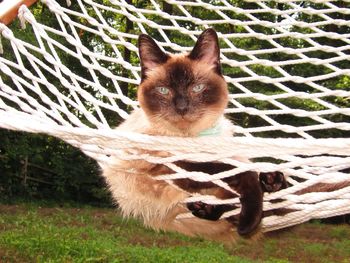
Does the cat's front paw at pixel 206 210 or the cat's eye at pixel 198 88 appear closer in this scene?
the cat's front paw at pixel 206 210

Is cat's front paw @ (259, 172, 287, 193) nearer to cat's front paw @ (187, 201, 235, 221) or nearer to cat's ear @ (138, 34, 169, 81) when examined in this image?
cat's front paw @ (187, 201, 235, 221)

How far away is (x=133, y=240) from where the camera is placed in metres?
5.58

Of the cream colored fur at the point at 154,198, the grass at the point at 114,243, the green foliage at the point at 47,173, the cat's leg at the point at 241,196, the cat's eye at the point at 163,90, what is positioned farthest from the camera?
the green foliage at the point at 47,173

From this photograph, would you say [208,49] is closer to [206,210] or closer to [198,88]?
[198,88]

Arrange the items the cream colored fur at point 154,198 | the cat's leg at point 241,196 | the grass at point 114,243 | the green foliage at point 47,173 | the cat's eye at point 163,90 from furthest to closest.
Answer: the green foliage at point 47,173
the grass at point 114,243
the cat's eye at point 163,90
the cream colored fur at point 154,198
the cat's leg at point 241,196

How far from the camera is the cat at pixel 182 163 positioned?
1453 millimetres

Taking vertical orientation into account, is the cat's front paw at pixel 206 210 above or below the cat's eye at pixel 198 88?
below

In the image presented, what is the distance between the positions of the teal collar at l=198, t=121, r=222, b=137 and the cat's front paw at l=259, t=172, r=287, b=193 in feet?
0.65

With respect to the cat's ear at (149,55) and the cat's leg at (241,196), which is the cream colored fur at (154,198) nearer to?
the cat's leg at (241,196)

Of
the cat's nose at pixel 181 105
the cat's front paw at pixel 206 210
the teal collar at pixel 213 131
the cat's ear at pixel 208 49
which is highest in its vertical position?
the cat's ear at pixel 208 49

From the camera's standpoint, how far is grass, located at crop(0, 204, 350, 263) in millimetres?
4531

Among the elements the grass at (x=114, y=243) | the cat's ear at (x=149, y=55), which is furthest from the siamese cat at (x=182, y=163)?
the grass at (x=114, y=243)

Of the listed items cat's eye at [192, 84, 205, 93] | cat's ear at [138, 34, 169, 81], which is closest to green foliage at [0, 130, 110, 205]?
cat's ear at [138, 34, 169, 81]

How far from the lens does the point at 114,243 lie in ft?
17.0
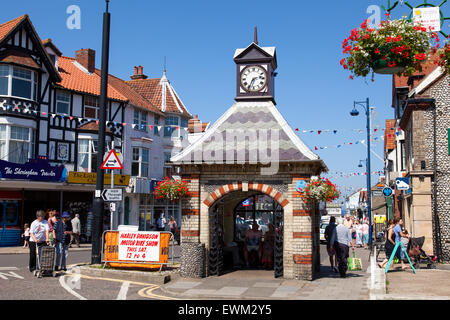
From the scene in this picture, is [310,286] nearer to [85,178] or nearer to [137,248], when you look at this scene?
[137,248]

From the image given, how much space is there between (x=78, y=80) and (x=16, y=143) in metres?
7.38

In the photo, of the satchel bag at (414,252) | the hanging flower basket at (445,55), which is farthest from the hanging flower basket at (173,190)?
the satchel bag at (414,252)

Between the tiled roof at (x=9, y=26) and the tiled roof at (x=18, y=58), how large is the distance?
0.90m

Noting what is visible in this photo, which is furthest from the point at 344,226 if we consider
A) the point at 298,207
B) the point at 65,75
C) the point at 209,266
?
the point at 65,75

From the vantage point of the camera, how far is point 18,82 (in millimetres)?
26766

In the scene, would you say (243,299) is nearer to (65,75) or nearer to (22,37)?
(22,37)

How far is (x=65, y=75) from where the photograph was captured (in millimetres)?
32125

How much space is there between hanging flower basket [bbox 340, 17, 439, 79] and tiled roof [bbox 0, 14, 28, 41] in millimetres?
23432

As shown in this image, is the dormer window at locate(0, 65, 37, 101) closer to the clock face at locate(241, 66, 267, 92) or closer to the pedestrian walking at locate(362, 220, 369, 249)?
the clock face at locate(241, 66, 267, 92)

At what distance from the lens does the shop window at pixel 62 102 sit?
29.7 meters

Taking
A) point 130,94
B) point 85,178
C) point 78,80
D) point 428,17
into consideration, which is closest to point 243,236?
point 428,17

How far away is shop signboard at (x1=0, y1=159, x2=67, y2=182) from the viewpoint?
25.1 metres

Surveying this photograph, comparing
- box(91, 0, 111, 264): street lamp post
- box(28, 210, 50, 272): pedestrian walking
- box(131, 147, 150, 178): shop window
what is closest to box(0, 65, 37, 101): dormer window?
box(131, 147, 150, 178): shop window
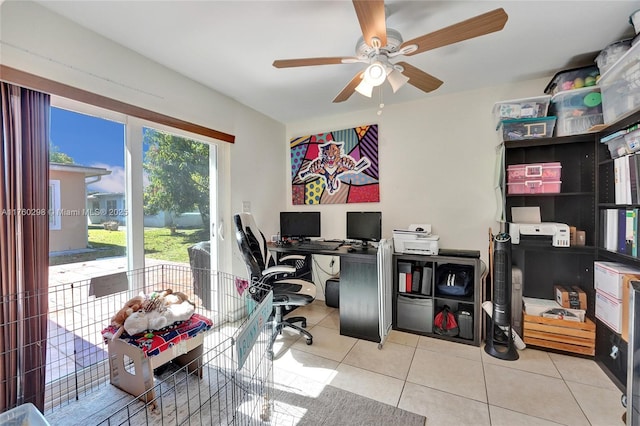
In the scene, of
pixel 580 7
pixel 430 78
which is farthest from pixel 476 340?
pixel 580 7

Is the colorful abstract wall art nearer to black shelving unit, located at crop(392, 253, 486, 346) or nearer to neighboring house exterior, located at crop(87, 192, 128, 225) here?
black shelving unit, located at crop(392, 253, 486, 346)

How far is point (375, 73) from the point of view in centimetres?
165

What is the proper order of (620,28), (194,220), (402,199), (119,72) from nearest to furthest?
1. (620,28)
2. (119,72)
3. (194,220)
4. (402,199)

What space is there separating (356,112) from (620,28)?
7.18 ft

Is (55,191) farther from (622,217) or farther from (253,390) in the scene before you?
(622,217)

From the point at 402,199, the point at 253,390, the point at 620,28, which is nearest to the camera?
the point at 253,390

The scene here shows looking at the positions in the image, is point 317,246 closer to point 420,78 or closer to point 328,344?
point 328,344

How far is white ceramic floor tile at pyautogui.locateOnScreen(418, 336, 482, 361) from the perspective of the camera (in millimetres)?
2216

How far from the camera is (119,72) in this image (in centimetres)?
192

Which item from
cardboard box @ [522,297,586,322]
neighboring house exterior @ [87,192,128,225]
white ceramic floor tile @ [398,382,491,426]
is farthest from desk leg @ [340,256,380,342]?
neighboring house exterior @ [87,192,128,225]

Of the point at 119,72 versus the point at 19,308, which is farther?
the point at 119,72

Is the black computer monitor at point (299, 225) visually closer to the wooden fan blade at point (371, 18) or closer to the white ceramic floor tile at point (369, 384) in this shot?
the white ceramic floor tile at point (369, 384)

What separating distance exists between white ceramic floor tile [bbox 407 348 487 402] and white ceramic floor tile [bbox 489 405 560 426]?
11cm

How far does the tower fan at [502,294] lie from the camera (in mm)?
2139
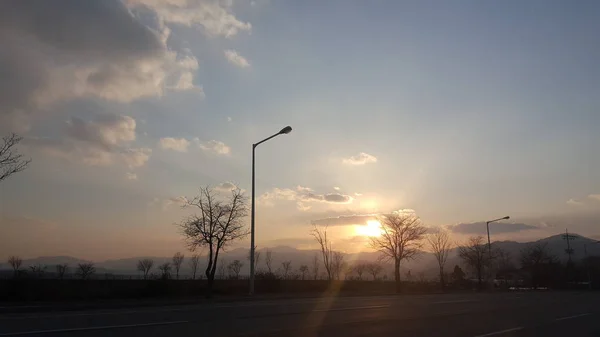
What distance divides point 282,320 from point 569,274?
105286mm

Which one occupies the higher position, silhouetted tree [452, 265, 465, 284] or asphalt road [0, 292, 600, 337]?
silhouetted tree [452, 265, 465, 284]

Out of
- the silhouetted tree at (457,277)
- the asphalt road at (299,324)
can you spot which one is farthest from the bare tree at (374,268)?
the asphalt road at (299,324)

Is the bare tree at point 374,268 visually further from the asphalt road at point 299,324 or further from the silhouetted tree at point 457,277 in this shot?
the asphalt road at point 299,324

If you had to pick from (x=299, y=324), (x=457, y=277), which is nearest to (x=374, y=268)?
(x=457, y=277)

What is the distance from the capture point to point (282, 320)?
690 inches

> AIM:
Starting at the line containing "The scene here" and ending at the last line of the items, output those lines as a Markdown table with the columns Row and Line, numbering each row and skipping blank lines. Leave the pictures out of the table.

> RESPONSE:
| Row | Line |
|---|---|
| 1 | The scene here shows looking at the positions in the image, is point 317,246 closer to point 420,78 or closer to point 328,344? |
| 2 | point 328,344 |
| 3 | How far is white ceramic floor tile at pyautogui.locateOnScreen(418, 336, 482, 361) from the perspective of the camera (in millimetres)? |
| 4 | 2216 |
| 5 | How far from the camera is (119,72) in this image (in centimetres)? |
| 6 | 192 |
| 7 | Which item from |
| 8 | cardboard box @ [522,297,586,322] |
| 9 | neighboring house exterior @ [87,192,128,225] |
| 10 | white ceramic floor tile @ [398,382,491,426] |
| 11 | is farthest from desk leg @ [340,256,380,342]? |
| 12 | neighboring house exterior @ [87,192,128,225] |
| 13 | Of the point at 119,72 versus the point at 19,308, which is farther? |
| 14 | the point at 119,72 |
| 15 | Is the black computer monitor at point (299, 225) visually closer to the wooden fan blade at point (371, 18) or closer to the white ceramic floor tile at point (369, 384) in this shot? |
| 16 | the white ceramic floor tile at point (369, 384) |
| 17 | What separating distance exists between white ceramic floor tile [bbox 407 348 487 402] and white ceramic floor tile [bbox 489 405 560 426]? |
| 18 | 11cm |
| 19 | How far does the tower fan at [502,294] lie from the camera (in mm)? |
| 20 | 2139 |
| 21 | What distance divides point 282,320 from point 569,274? |
| 22 | 105286mm |
| 23 | Which one occupies the higher position, silhouetted tree [452, 265, 465, 284] or asphalt road [0, 292, 600, 337]? |
| 24 | silhouetted tree [452, 265, 465, 284] |
| 25 | Out of |
| 26 | - the silhouetted tree at (457,277) |
| 27 | - the asphalt road at (299,324) |
| 28 | can you spot which one is farthest from the bare tree at (374,268)? |
| 29 | the asphalt road at (299,324) |
| 30 | Is the bare tree at point 374,268 visually further from the asphalt road at point 299,324 or further from the silhouetted tree at point 457,277 in this shot? |
| 31 | the asphalt road at point 299,324 |
| 32 | If you had to pick from (x=299, y=324), (x=457, y=277), which is nearest to (x=374, y=268)? |
| 33 | (x=457, y=277) |
| 34 | What is the distance from the capture point to point (282, 320)? |
| 35 | 690 inches |